● ACTION ITEM:
List every distinct place name that appears in the article on the bone therapists of Hazratbal.

Bone Therapy of Hazratbal Hakeems Bracing in Pandemic

 Hakeems of Hazratbal. KO Photo by Saima Shakeel.

With Covid spike once again casting shadow on Kashmir hospitals this Ramzan, the vale’s traditional therapists adept at fixing bones are only becoming alternate healers for the distressed community.

By Saima Shakeel

FEARING hospital during the second wave of Covid in Kashmir, a young boy has arrived in busy Hazratbal market with his sore shoulder.

It’s Friday and the famous Dargah bazar—filled with the smell of spices and tandoor smoke—is bustling with the masked faithful thronging the sanctum for the condensed congregational prayers.

With painful facial expression, the boy holds his shoulder carefully and approaches an old therapist sitting on a shut-shop front.

Mohammad Ramzan Bangi asks the boy—who can’t move his arm due to an accident—to sit down.

● EXTRACTED MATERIAL:

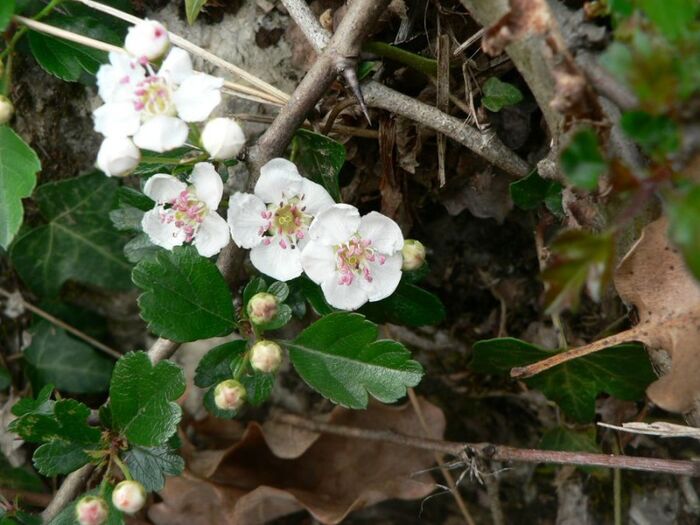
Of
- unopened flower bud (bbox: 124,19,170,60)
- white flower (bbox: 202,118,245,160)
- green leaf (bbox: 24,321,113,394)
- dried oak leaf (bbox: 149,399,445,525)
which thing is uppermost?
unopened flower bud (bbox: 124,19,170,60)

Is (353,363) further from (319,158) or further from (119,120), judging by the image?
(119,120)

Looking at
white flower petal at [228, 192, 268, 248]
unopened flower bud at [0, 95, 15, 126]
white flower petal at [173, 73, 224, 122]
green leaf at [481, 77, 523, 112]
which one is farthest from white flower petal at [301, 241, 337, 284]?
unopened flower bud at [0, 95, 15, 126]

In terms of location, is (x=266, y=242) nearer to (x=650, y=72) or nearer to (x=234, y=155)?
(x=234, y=155)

● RESPONSE AREA:
- Hazratbal
- Kashmir
- Dargah bazar